Dec 16, 2021 - Politics & Policy

GOP primary fights are already getting nasty

Illustration of several versions of the elephant from the Republican Party logo stampeding and kicking up dust.

Illustration: Brendan Lynch/Axios

Republicans are facing crowded and increasingly nasty gubernatorial primaries in at least six states so far — with candidates sizing each other up over Donald Trump, election conspiracies and COVID-19 mandates.

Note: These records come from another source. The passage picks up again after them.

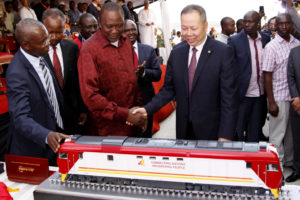 Kenyan President Uhuru Kenyatta 2nd left, and  Chen Fenjian president of CCC shaking hands next to a model of a locomotive in Mombasa, Kenya, Tuesday, May 30, 2017.  The president opened the country's largest infrastructure project since independence, a Chinese-backed railway costing nearly $3.3 billion that eventually will link a large part of East Africa to a major port on the Indian Ocean as China seeks to increase trade and influence. (AP Photo/Khalil Senosi)
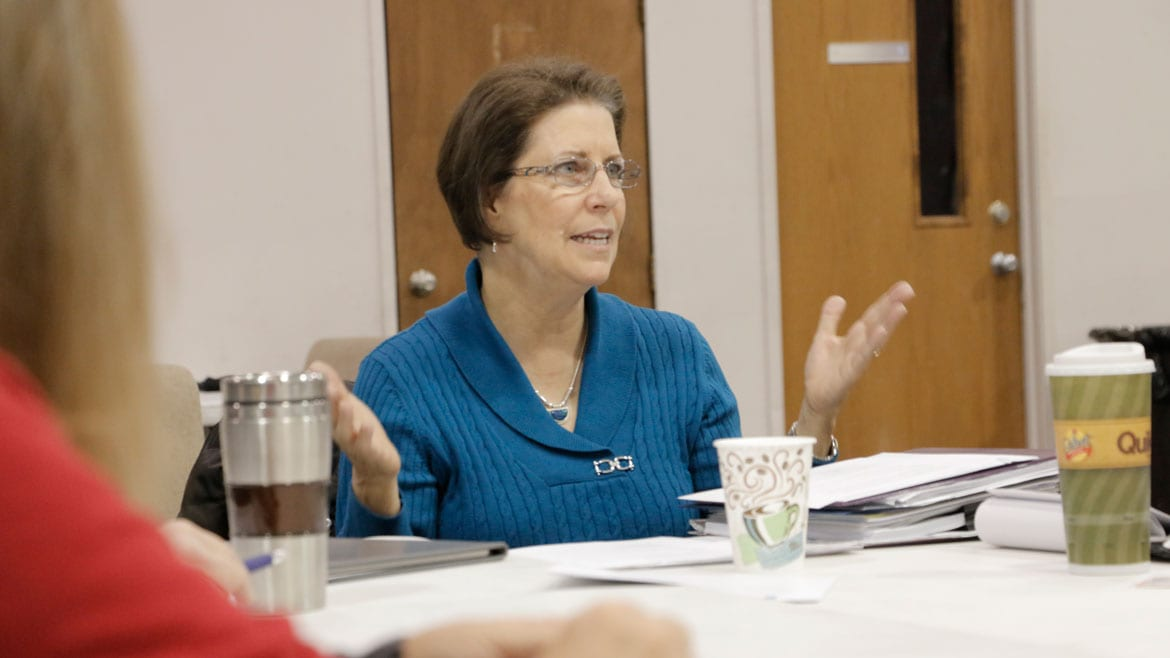 a woman in a blue sweater gestures with her hands as she speaks in a meeting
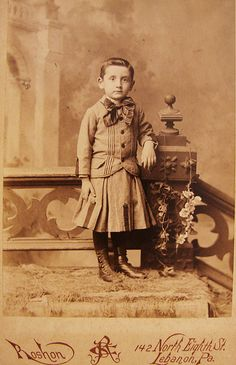 1890, a young boy named Henry Light poses in a dress.  Young boys often wore dresses in the 19th century, but by 1905 it was no longer a major fashion convention.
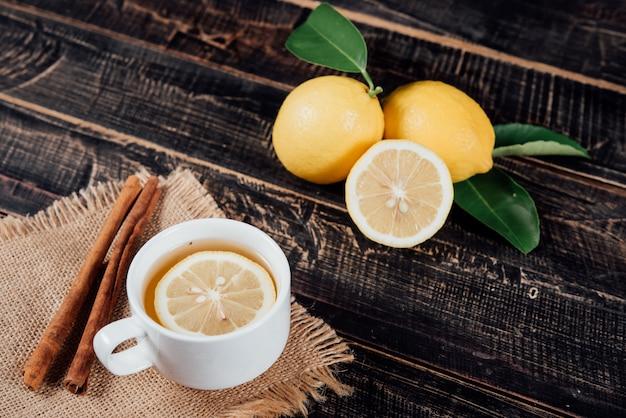 Bicchieri di tè con limone, fette di limoni su un tagliere Foto Gratuite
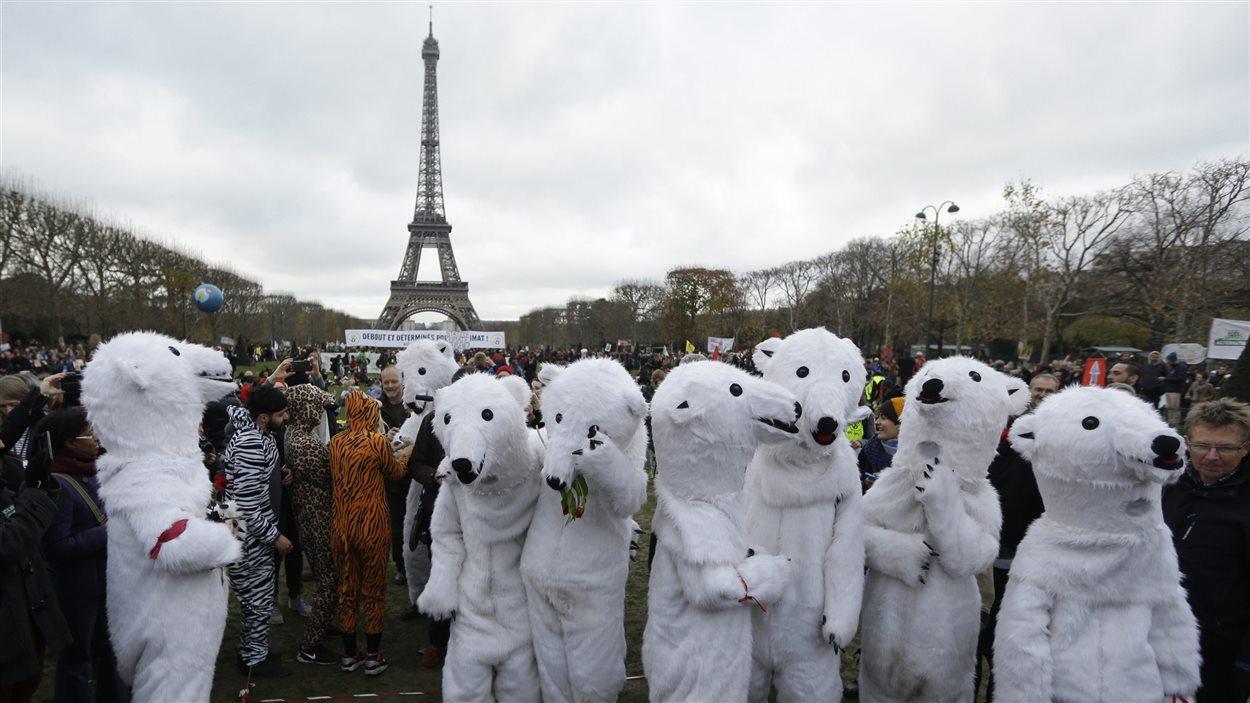 Des environnementalistes se sont rassemblés à Paris alors que les organisateurs du sommet sur le climat présentaient leur projet d'accord final en décembre 2015.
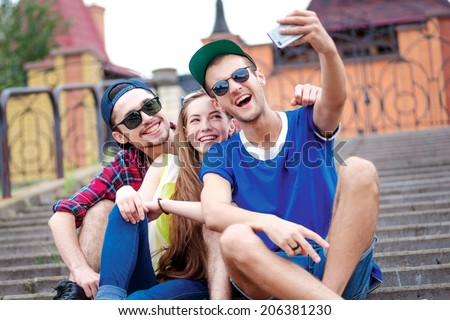 Laughter of friends. Young friends have fun together on the street and smile at each other. Funny guys make Selfie - stock photo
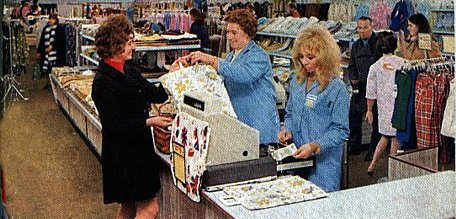 "The new Woolworths store in Basingstoke, which relocated into the town's new shopping centre in 1971, was pictured to celebrate ""D"" day (decimalisation) in February 1971. This picture shows the cash wrap desk on the Upper Floor adjacent to the Clothing Department."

Why it matters: These races are a snapshot of how the GOP is changing in real time ahead of the 2022 midterms. The party infighting threatens its ability to win elections, since the primary battles risk weakening their eventual nominees for the general election.

  • Republicans in Arizona are already worried, CNN reported.
  • It's still early in the 2022 midterm cycle, though, and some Republican officials overseeing governors' races maintain they'll have strong nominees regardless of how the primaries unfold.

The Democrats' own disarray has been front and center as they've negotiated over massive infrastructure and social spending bills in Washington.

  • And incumbent Democrats are taking the left's threat of primary challenges more seriously than ever — they started raising money in July to ward off any potential challengers in 2022.

The backdrop: Georgia, Arizona, Michigan, Nevada, Pennsylvania and Idaho have drawn anywhere from two to 12 Republican candidates vying for the governor's mansion.

  • A common theme is at least one Republican who's campaigning heavily on — and, at times, questioning others about — some of former President Trump's greatest concerns: the 2020 election results and the coronavirus pandemic.

The big picture: Georgia is the epicenter of the battle over 2020's legitimacy and voting rights.

  • Gov. Brian Kemp, a Republican who Trump believes didn't do enough to overturn his loss in Georgia, is now facing a Trump-backed challenger in former Sen. David Perdue.
  • Perdue told Axios' Emma Hurt if he had been governor during the presidential election, he wouldn't have certified the state's results in favor of Joe Biden.

In Arizona, the six-person GOP primary is made up of a Trump-backed election conspiracy theorist and former TV anchor, Kari Lake, as well as a former member of Congress and local business and political leaders.

  • At least 12 Republicans are running for governor of Michigan against Democrat Gov. Gretchen Whitmer next year — and roughly half of them don't believe Biden legitimately won last year's election.

Five GOP candidates have stepped up in Nevada, so far, and several of their campaigns have embraced Trump and rejected "weak" Republicans, as one — city councilwoman Michele Fiore — said in her campaign launch ad.

  • Clark County Sheriff Joe Lombardo attacked one of his GOP opponents, former U.S. Sen. Dean Heller, for appearing weak on voter fraud.
  • And in Idaho, Trump has boosted Lt. Gov. Janice McGeachin — a challenger to Republican Gov. Brad Little, who otherwise hasn't drawn the former president's ire.
  • McGeachin "has been a true supporter of MAGA since the very beginning," Trump said in his endorsement statement.

What to watch: In Wisconsin, there's really only one serious GOP contender for governor, so far.

  • The wild card is that Trump has been trying to recruit a challenger in former Rep. Sean Duffy.